Copy from a zeroed-out buffer to clear in D3D12
When setting a buffer to zero now uses copies from a previously
allocated, zeroed out buffer to perform the clear rather than making new
allocations every time.
Bug: dawn:1160
Change-Id: I0c8e7e56b2afcb5961723e352d8bbdf276f4557c
Reviewed-on: https://dawn-review.googlesource.com/c/dawn/+/70760
Reviewed-by: Corentin Wallez <cwallez@chromium.org>
Commit-Queue: Brandon Jones <bajones@chromium.org>
diff --git a/src/dawn_native/d3d12/BufferD3D12.cpp b/src/dawn_native/d3d12/BufferD3D12.cpp
index 301b952..7233150 100644
--- a/src/dawn_native/d3d12/BufferD3D12.cpp
+++ b/src/dawn_native/d3d12/BufferD3D12.cpp
@@ -469,6 +469,8 @@
"D3D12 map at clear buffer"));
memset(mMappedData, clearValue, size);
UnmapImpl();
+ } else if (clearValue == 0u) {
+ DAWN_TRY(device->ClearBufferToZero(commandContext, this, offset, size));
} else {
// TODO(crbug.com/dawn/852): use ClearUnorderedAccessView*() when the buffer usage
// includes STORAGE.
diff --git a/src/dawn_native/d3d12/DeviceD3D12.cpp b/src/dawn_native/d3d12/DeviceD3D12.cpp
index a9bf033..ce17abf 100644
--- a/src/dawn_native/d3d12/DeviceD3D12.cpp
+++ b/src/dawn_native/d3d12/DeviceD3D12.cpp
@@ -15,6 +15,7 @@
#include "dawn_native/d3d12/DeviceD3D12.h"
#include "common/GPUInfo.h"
+#include "dawn_native/DynamicUploader.h"
#include "dawn_native/Instance.h"
#include "dawn_native/d3d12/AdapterD3D12.h"
#include "dawn_native/d3d12/BackendD3D12.h"
@@ -49,6 +50,9 @@
static constexpr uint16_t kShaderVisibleDescriptorHeapSize = 1024;
static constexpr uint8_t kAttachmentDescriptorHeapSize = 64;
+ // Value may change in the future to better accomodate large clears.

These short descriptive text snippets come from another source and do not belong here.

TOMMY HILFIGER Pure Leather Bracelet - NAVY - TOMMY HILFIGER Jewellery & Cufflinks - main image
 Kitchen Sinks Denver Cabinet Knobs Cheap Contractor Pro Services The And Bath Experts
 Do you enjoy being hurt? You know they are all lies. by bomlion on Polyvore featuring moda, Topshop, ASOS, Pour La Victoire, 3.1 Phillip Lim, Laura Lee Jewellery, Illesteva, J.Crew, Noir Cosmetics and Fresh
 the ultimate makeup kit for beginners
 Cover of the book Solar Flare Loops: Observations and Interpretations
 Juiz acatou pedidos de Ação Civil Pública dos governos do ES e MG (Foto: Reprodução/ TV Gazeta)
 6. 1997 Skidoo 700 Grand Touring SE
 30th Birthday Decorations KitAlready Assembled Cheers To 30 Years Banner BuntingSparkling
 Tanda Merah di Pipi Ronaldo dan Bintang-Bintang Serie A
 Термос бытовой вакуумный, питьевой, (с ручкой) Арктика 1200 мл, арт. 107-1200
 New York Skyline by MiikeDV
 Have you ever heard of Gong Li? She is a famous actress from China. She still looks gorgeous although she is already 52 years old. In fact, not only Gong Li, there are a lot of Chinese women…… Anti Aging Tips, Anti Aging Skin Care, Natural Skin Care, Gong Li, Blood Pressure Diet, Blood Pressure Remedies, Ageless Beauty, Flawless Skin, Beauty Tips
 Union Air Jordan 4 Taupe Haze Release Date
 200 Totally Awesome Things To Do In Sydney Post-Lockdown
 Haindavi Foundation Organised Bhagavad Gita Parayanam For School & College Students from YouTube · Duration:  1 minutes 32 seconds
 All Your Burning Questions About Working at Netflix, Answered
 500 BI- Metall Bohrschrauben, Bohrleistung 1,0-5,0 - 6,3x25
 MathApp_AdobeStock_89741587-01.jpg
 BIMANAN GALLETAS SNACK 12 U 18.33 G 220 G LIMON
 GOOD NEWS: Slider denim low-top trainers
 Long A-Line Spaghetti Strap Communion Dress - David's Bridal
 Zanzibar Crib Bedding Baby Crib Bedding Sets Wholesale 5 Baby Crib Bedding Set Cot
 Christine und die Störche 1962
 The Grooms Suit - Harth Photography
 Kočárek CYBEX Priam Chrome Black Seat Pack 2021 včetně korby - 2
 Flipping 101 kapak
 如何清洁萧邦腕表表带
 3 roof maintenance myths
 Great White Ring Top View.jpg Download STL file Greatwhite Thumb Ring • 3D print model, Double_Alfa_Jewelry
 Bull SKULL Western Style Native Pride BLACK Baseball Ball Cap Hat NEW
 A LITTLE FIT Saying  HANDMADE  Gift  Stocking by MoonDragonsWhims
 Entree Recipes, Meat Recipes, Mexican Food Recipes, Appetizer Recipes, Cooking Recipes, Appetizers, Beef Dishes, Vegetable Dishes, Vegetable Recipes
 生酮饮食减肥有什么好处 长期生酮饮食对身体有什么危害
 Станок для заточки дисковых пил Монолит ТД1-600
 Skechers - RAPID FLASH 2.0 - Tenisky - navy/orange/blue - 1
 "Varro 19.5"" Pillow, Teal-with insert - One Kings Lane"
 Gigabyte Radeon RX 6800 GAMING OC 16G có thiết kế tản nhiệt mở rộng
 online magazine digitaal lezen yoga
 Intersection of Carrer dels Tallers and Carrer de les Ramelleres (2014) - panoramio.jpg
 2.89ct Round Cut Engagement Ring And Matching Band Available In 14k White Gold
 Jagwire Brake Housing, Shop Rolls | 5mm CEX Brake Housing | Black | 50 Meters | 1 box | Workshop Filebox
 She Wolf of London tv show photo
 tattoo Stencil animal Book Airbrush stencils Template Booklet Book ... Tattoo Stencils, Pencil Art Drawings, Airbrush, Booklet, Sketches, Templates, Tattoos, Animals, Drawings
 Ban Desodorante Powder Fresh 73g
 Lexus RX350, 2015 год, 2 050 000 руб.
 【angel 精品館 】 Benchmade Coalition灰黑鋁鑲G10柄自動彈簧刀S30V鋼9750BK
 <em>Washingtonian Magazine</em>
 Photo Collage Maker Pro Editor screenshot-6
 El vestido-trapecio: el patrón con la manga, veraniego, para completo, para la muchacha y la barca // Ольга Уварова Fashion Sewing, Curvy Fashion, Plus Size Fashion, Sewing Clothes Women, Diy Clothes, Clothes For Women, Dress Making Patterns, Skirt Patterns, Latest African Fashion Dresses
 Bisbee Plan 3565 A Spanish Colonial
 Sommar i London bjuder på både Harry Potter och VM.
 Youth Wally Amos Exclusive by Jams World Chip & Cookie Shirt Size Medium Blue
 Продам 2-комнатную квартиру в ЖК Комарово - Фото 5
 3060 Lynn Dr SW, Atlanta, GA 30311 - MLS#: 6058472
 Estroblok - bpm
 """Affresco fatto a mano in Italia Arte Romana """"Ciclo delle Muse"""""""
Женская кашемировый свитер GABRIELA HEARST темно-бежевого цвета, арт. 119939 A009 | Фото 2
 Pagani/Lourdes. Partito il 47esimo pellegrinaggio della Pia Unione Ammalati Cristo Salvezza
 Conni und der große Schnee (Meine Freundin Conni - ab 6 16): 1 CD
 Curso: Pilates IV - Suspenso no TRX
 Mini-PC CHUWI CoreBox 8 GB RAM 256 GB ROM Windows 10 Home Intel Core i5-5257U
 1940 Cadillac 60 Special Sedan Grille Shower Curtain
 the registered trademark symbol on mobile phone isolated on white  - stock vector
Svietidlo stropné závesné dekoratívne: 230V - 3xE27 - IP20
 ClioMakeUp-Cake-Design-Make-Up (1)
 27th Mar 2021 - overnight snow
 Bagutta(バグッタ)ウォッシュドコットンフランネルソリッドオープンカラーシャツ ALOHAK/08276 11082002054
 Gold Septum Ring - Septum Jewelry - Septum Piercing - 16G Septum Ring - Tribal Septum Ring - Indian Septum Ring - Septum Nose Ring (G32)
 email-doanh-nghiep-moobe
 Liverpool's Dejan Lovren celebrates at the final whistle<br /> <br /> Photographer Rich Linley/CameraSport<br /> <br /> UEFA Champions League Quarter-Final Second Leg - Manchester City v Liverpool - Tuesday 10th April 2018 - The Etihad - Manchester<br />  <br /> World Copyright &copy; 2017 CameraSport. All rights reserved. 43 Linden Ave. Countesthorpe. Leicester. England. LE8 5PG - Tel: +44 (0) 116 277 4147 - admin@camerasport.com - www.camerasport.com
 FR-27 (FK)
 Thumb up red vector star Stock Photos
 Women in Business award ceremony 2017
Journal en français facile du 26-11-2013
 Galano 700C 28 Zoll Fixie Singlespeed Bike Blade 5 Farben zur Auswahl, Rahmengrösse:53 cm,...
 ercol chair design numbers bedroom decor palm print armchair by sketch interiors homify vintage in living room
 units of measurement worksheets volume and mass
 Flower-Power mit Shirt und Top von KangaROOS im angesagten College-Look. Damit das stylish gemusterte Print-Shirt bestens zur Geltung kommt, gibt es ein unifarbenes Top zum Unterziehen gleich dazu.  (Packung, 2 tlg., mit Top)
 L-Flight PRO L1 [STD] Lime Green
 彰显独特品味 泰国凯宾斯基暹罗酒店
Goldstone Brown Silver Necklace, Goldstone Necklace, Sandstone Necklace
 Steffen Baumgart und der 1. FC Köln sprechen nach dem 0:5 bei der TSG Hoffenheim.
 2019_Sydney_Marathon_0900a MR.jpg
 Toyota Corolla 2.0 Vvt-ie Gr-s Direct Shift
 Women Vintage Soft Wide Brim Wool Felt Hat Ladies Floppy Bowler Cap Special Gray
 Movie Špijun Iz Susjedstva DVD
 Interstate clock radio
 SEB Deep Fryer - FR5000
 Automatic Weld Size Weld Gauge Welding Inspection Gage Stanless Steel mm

+ static constexpr uint64_t kZeroBufferSize = 1024 * 1024 * 4; // 4 Mb
+
static constexpr uint64_t kMaxDebugMessagesToPrint = 5;
// static
@@ -166,6 +170,9 @@
// The environment can only use DXC when it's available. Override the decision if it is not
// applicable.
DAWN_TRY(ApplyUseDxcToggle());
+
+ DAWN_TRY(CreateZeroBuffer());
+
return {};
}
@@ -251,6 +258,59 @@
return &mPendingCommands;
}
+ MaybeError Device::CreateZeroBuffer() {
+ BufferDescriptor zeroBufferDescriptor;
+ zeroBufferDescriptor.usage = wgpu::BufferUsage::CopySrc | wgpu::BufferUsage::CopyDst;
+ zeroBufferDescriptor.size = kZeroBufferSize;
+ zeroBufferDescriptor.label = "ZeroBuffer_Internal";
+ DAWN_TRY_ASSIGN(mZeroBuffer, Buffer::Create(this, &zeroBufferDescriptor));
+
+ return {};
+ }
+
+ MaybeError Device::ClearBufferToZero(CommandRecordingContext* commandContext,
+ BufferBase* destination,
+ uint64_t offset,
+ uint64_t size) {
+ // TODO(crbug.com/dawn/852): It would be ideal to clear the buffer in CreateZeroBuffer, but
+ // the allocation of the staging buffer causes various end2end tests that monitor heap usage
+ // to fail if it's done during device creation. Perhaps ClearUnorderedAccessView*() can be
+ // used to avoid that.
+ if (!mZeroBuffer->IsDataInitialized()) {
+ DynamicUploader* uploader = GetDynamicUploader();
+ UploadHandle uploadHandle;
+ DAWN_TRY_ASSIGN(uploadHandle,
+ uploader->Allocate(kZeroBufferSize, GetPendingCommandSerial(),
+ kCopyBufferToBufferOffsetAlignment));
+
+ memset(uploadHandle.mappedBuffer, 0u, kZeroBufferSize);
+
+ CopyFromStagingToBufferImpl(commandContext, uploadHandle.stagingBuffer,
+ uploadHandle.startOffset, mZeroBuffer.Get(), 0,
+ kZeroBufferSize);
+
+ mZeroBuffer->SetIsDataInitialized();
+ }
+
+ Buffer* dstBuffer = ToBackend(destination);
+
+ // Necessary to ensure residency of the zero buffer.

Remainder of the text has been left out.